That stuff is shite! Get some Old Mout scrumpy!

----------


## Spook

Speights getting tipped down the throat here tonight...that's what the man dropped off to let him and his boy go for a possum shoot tonight

----------


## Chris

Bloody lollie water Toby .Harden up go get a beer ffs.

----------


## Toby

I will soon, Mum and dad didn't like it and I can't just let it go to waste.

----------


## Chris

Might make good drain cleaner

----------


## Neckshot

What a bunch of alkies

----------


## BRADS

Toby mate get some scrumpy cider and have a game of scrumpy hands :Have A Nice Day: 
You'll be in good form tomorrow

----------


## BRADS

> What a bunch of alkies


Are you sick?

----------


## Spook

> I will soon, Mum and dad didn't like it and I can't just let it go to waste.


Good to see a man prepared to drink the slops in a no waste household

----------


## kokako

> Toby mate get some scrumpy cider and have a game of scrumpy hands
> You'll be in good form tomorrow


How do you take a dump when playing Scrumpy Hands?
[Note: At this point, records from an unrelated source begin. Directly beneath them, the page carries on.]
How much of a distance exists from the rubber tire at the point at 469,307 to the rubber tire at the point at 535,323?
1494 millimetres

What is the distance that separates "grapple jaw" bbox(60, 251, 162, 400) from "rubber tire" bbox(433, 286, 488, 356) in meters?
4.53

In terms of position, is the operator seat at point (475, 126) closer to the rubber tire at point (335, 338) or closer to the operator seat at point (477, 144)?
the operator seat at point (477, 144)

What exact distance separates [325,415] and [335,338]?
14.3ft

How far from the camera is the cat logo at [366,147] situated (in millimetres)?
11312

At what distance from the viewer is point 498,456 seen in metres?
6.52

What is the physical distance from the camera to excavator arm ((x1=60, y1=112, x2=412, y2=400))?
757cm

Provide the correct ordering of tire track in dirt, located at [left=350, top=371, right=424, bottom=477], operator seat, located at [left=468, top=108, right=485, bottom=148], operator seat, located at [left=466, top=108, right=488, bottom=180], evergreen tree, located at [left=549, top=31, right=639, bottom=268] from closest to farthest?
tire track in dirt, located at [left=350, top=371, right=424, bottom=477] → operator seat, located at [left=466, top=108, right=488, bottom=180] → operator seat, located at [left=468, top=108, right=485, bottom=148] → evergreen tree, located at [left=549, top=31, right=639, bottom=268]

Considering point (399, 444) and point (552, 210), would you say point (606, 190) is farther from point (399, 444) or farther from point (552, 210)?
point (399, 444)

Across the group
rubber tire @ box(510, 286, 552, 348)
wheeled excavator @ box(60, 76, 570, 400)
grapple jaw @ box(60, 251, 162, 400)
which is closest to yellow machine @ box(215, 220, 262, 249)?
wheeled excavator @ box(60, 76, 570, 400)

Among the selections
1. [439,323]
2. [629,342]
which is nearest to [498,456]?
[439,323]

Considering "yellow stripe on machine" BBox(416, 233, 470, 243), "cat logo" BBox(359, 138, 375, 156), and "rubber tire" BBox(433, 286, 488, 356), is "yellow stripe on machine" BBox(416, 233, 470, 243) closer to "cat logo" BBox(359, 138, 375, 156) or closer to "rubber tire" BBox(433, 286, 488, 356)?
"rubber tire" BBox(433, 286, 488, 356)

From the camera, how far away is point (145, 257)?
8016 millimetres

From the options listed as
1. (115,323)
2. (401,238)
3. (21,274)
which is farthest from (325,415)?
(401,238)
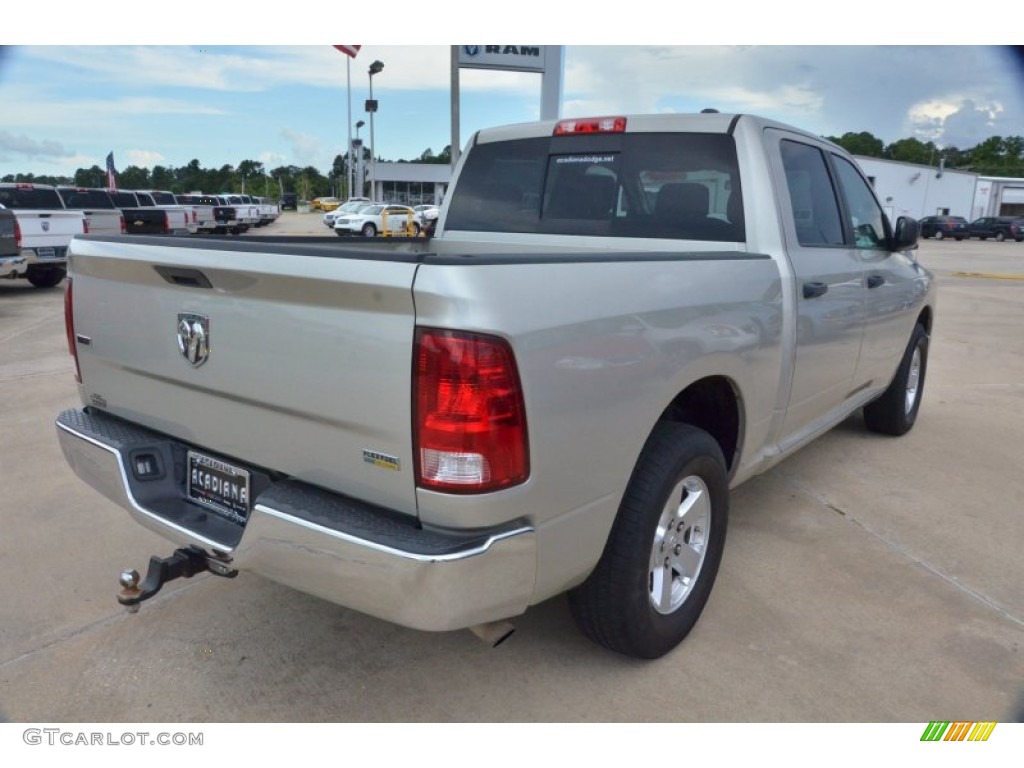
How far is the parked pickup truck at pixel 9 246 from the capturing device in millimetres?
11227

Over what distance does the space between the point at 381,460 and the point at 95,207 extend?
18174 mm

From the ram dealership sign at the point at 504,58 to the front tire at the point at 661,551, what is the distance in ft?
42.7

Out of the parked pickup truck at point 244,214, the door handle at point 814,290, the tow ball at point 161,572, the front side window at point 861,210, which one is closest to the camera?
the tow ball at point 161,572

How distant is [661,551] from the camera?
→ 105 inches

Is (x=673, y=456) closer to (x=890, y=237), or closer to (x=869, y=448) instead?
(x=890, y=237)

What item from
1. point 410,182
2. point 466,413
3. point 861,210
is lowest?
point 466,413

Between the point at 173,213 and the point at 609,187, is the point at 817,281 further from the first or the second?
the point at 173,213

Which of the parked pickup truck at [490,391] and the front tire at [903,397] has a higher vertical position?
the parked pickup truck at [490,391]

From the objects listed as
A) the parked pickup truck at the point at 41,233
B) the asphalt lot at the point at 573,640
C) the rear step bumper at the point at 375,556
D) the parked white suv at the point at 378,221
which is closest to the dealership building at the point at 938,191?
the parked white suv at the point at 378,221

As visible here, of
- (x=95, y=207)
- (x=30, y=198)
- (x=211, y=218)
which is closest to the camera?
(x=30, y=198)

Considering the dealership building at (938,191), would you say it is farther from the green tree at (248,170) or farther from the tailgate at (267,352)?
the green tree at (248,170)

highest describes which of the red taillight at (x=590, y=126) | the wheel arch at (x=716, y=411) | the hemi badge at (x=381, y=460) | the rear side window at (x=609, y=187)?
the red taillight at (x=590, y=126)

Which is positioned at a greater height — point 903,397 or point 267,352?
point 267,352

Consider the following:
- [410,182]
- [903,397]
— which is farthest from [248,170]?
[903,397]
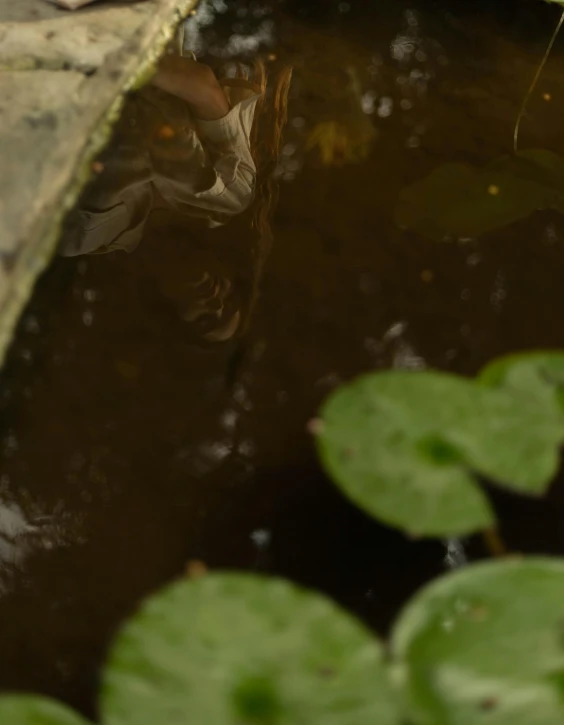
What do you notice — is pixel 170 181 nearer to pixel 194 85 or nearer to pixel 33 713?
pixel 194 85

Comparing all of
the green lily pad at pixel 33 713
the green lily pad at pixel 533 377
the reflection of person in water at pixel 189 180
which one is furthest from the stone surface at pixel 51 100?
the green lily pad at pixel 533 377

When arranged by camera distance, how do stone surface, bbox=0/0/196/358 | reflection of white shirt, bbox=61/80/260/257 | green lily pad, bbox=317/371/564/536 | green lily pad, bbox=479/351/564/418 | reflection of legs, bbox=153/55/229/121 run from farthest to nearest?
reflection of legs, bbox=153/55/229/121 < reflection of white shirt, bbox=61/80/260/257 < stone surface, bbox=0/0/196/358 < green lily pad, bbox=479/351/564/418 < green lily pad, bbox=317/371/564/536

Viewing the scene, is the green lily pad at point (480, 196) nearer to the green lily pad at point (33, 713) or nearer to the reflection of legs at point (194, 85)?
the reflection of legs at point (194, 85)

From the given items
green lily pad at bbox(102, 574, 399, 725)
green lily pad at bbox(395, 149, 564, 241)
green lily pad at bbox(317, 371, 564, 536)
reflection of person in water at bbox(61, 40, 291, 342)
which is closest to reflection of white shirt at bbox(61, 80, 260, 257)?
reflection of person in water at bbox(61, 40, 291, 342)

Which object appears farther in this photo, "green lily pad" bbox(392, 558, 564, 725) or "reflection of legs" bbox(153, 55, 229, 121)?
"reflection of legs" bbox(153, 55, 229, 121)

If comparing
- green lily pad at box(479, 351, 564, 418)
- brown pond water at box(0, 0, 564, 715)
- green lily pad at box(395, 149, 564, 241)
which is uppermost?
green lily pad at box(479, 351, 564, 418)

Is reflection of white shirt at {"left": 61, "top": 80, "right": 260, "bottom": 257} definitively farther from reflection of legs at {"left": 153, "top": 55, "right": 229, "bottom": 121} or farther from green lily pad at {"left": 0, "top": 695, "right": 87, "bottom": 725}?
green lily pad at {"left": 0, "top": 695, "right": 87, "bottom": 725}
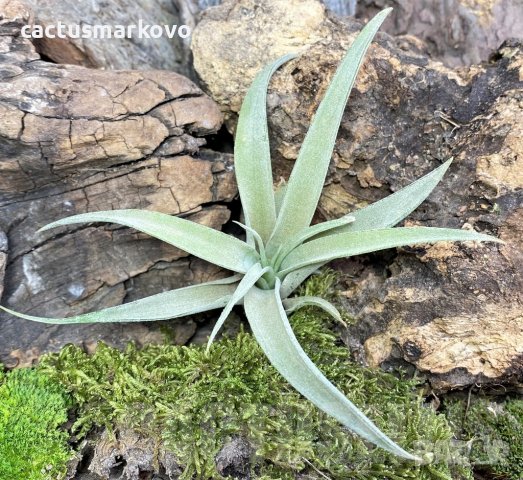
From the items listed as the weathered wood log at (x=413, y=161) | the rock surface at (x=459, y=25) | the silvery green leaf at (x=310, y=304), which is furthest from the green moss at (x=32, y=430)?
the rock surface at (x=459, y=25)

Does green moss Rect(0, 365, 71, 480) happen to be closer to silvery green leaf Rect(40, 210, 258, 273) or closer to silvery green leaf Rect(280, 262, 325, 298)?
silvery green leaf Rect(40, 210, 258, 273)

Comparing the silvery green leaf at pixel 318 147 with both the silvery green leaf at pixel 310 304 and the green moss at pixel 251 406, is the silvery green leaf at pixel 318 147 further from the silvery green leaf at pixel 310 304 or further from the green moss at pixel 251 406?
the green moss at pixel 251 406

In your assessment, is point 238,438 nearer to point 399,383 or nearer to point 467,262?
point 399,383

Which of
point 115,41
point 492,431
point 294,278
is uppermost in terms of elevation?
point 115,41

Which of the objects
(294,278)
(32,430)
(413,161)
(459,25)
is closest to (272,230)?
(294,278)

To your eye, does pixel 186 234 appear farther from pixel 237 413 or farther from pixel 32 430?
pixel 32 430

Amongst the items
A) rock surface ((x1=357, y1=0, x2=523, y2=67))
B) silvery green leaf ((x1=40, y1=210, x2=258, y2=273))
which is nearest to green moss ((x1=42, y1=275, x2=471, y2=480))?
silvery green leaf ((x1=40, y1=210, x2=258, y2=273))
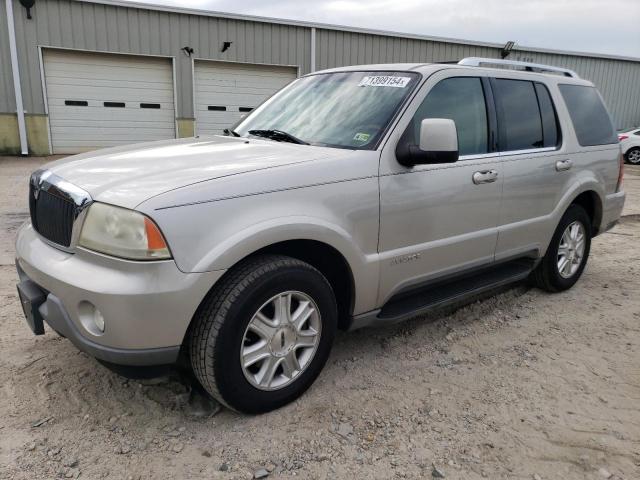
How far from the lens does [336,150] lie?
9.70 ft

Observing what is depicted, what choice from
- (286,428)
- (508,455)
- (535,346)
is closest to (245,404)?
(286,428)

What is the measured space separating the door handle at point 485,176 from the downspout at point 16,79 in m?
13.6

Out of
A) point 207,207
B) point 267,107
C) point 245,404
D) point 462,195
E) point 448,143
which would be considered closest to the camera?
point 207,207

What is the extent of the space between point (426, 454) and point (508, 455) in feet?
1.23

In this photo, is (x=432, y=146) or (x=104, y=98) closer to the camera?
(x=432, y=146)

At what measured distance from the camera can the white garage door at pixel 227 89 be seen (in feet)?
50.5

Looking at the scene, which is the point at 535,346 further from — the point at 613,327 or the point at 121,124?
the point at 121,124

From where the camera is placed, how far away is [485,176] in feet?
11.4

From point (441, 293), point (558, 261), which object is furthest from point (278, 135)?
point (558, 261)

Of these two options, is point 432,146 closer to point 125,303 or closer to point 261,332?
point 261,332

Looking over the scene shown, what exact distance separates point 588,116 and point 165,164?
3707mm

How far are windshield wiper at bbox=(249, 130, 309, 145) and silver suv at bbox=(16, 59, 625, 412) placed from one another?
0.01 meters

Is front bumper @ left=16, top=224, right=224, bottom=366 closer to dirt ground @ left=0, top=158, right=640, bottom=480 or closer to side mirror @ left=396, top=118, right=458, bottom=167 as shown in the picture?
dirt ground @ left=0, top=158, right=640, bottom=480

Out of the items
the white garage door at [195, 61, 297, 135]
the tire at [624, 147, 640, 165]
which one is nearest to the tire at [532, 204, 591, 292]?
the white garage door at [195, 61, 297, 135]
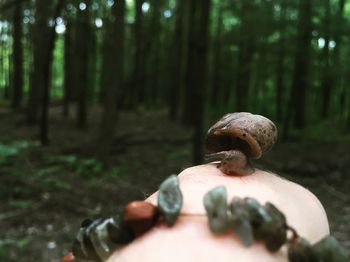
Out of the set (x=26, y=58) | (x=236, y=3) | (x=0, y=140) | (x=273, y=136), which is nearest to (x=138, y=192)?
(x=0, y=140)

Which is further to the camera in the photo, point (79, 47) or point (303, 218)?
point (79, 47)

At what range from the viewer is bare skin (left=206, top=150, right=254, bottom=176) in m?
0.94

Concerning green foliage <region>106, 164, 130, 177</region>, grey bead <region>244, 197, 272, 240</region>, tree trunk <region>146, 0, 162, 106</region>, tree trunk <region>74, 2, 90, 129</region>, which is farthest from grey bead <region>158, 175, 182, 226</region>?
tree trunk <region>146, 0, 162, 106</region>

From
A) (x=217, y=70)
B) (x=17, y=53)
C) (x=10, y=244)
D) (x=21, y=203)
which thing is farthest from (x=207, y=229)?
(x=217, y=70)

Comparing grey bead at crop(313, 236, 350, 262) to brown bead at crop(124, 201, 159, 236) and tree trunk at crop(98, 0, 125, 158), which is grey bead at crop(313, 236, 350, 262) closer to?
brown bead at crop(124, 201, 159, 236)

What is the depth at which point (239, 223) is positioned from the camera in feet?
2.49

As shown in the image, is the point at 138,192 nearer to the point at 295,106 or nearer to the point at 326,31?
the point at 326,31

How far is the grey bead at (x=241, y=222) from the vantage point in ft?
2.48

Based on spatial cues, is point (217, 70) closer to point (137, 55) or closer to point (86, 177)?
point (137, 55)

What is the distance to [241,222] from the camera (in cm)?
76

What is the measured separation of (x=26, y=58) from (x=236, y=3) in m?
16.7

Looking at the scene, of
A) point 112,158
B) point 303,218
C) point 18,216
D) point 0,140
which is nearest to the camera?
point 303,218

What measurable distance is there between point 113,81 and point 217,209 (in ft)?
27.4

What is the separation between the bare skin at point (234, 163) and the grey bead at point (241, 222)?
17cm
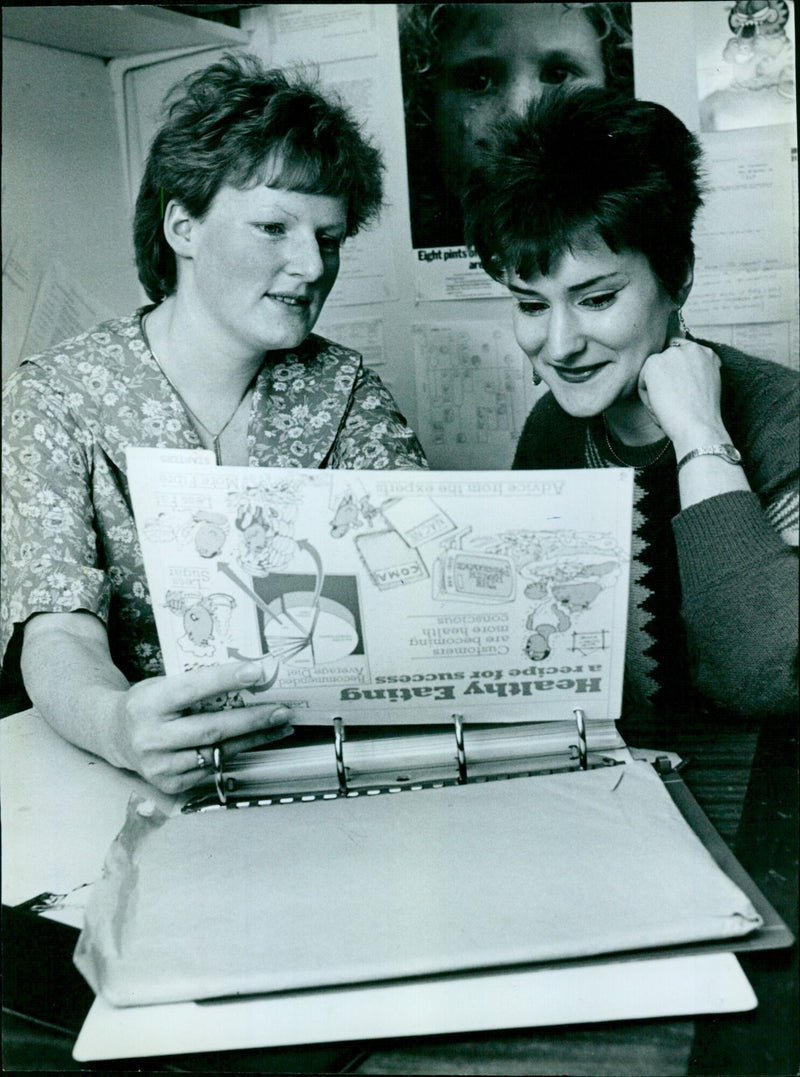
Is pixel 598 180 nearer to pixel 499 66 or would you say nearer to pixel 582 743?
pixel 499 66

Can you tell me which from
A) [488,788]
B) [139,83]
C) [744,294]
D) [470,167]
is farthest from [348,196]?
[488,788]

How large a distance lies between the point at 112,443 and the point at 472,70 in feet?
1.51

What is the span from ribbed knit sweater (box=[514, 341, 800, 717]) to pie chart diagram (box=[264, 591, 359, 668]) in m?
0.30

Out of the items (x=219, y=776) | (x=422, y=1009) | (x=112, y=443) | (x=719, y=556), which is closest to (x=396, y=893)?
(x=422, y=1009)

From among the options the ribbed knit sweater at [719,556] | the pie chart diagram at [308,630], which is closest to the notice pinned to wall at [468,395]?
the ribbed knit sweater at [719,556]

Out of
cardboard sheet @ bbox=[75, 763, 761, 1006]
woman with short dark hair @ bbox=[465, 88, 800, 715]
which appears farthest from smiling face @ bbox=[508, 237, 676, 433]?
cardboard sheet @ bbox=[75, 763, 761, 1006]

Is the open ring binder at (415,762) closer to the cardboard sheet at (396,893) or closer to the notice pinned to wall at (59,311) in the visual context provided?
the cardboard sheet at (396,893)

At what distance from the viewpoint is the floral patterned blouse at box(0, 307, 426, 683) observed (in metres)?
0.88

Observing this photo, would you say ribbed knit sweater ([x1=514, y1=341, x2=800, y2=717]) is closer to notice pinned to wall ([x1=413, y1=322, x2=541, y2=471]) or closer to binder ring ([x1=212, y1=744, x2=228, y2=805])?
notice pinned to wall ([x1=413, y1=322, x2=541, y2=471])

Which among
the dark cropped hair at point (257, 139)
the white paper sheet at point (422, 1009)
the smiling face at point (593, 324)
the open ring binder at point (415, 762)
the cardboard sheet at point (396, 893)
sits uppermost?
the dark cropped hair at point (257, 139)

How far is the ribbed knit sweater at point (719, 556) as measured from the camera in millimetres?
799

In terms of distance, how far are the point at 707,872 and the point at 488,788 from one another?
0.54ft

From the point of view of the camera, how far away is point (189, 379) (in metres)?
0.93

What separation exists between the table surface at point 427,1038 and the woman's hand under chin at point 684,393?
0.83 ft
Can you nominate someone to wipe?

----------


## veitnamcam

I got offered a taste test of some rtd whisky when picking up some beers. I said "is it sweet ?" she said "what do you usually drink?" i said "beer or whiskey" she said "you won't like it then" :Grin: 
Its spos to be whiskey but if you drink whisky you won't like it  :Grin:  :Grin:  :Grin:  :Grin: 

Sent from my GT-S5360T using Tapatalk 2

----------


## .22-250 everything

We had a party last week. I cleaning up the leftovers... Speights, Tui, becks, wild buck...

----------


## BRADS

> How do you take a dump when playing Scrumpy Hands? Can you nominate someone to wipe?


You just don't  :Have A Nice Day: 
You also find taking a slash interesting :Have A Nice Day:

----------


## Dougie

> We had a party last week. I cleaning up the leftovers... Speights, Tui, becks, wild buck...


Why weren't we invited??! Make some beer bread for your missus tomorrow morning  :Have A Nice Day:

----------


## Timmay

Vodka and soda water with lemon and mint. May sound gay but it is tasty

----------


## Raging Bull

Whats this pink-cider shit Toby? 

Get a real brew. 

Stewarts Brewing Co. - Dark Lager "Grain Reaper" (not officially released yet)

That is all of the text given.